Tras la presentación del programa general de la Feria Internacional del Libro de Guadalajara, el lunes, y luego de echar un vistazo a su historia, puede pensarse que la feria se construye principalmente sobre lo inevitable: fundamentos cada vez más inamovibles que, así como afianzan su existencia, también reducen paulatinamente los márgenes para la innovación —que la hay en cada edición, debe reconocerse, aunque moderada: son tácitamente imposibles las sacudidas fuertes y la FIL tiene así una naturaleza de costumbre de la que ya se sabe qué esperar, incluido el hecho de que siempre habrá algo novedoso y atractivo (si no por qué seguiríamos yendo). Inevitable es, por principio, su vocación de centro de negocios para el mundo editorial iberoamericano, así como la atención del programa cultural a las apetencias del público, definidas básicamente por el interés comercial y, enseguida, por el hecho de que esos nueve días del año sean ocasión para encuentros con materias y personajes que de otro modo sería impensable convocar. También es inevitable que, en su carácter de festival de la cultura, la feria tienda al cumplimiento de compromisos marcados en una agenda que deciden las efemérides más visibles (que la así llamada «Elenita» Poniatowska tenga la gracia de cumplir ochenta años), los imponderables (que se haya muerto Carlos Fuentes, surtidero aún de ocurrencias y pretextos, y se tenga que hacerle homenaje estelar), o la mera fama (el Salón Literario lo abrirá Jonathan Franzen, meteoro al que se ha recurrido quizás a falta de ganadores del Nobel, que esta vez escasearon).
Buena parte de lo que escapa a lo consabido se debe al país invitado, y por lo que se ve, Chile prepara su presencia con buen ánimo y buen sentido, centrando su participación en los libros (eso que luego es tan fácil olvidar en la FIL) y en la voluntad de mostración al mundo de su cultura. Los chilenos parecen tener más claro que los alemanes, invitados el año pasado, a qué vienen, aunque también tengan sus obligaciones (la previsible recordación de figuras como Pablo Neruda o Roberto Bolaño, e incluso de Condorito). Y, por otra parte, la FIL da pruebas de perseverar en el encuentro con los lectores mediante la expansión de un programa literario internacional, lo que es de celebrarse.
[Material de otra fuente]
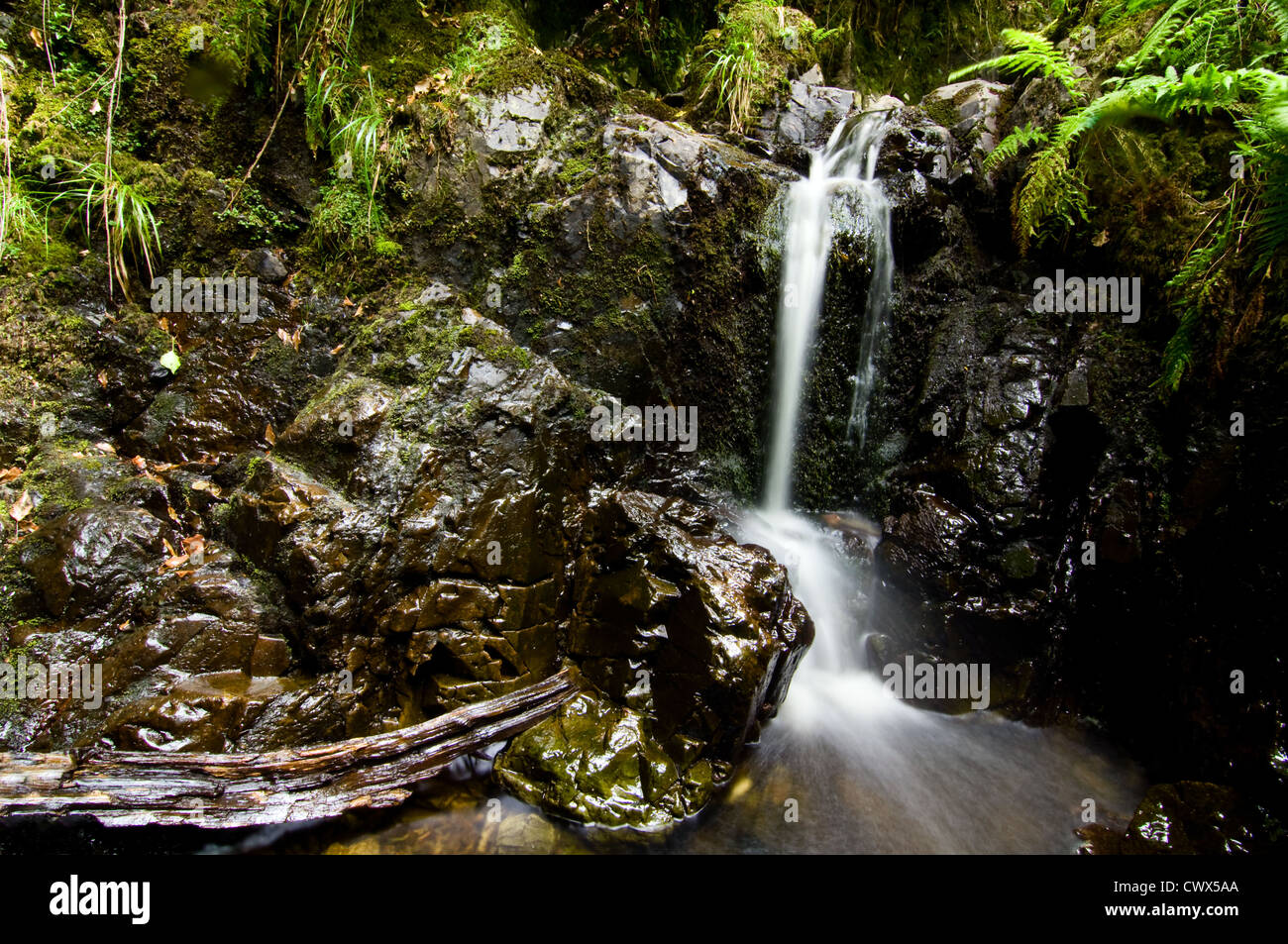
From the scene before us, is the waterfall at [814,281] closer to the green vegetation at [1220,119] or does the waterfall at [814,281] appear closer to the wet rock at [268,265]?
Answer: the green vegetation at [1220,119]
Claro: las expectativas de esta edición están moduladas también por el escándalo, gracias a la concesión del Premio FIL a Alfredo Bryce Echenique: un desatino cuyas consecuencias seguirán creciendo —y no sólo porque, como lo sugirió Raúl Padilla el lunes, sean los medios los que inflen el tema: ya se está viendo cómo se suman inconformes ante esta decisión, inexplicable dados los ámbitos lingüístico y geográfico que cubre el premio. Será una pena que así se inaugure la feria, si el peruano no tiene tantita elegancia y declina: con un argüende lamentable que acaparará la atención. Pero es de suponerse que las polémicas así también cuentan como inevitables. Y ni modo.
Publicado en la columna «La menor importancia», en Mural, el jueves 27 de septiembre de 2012.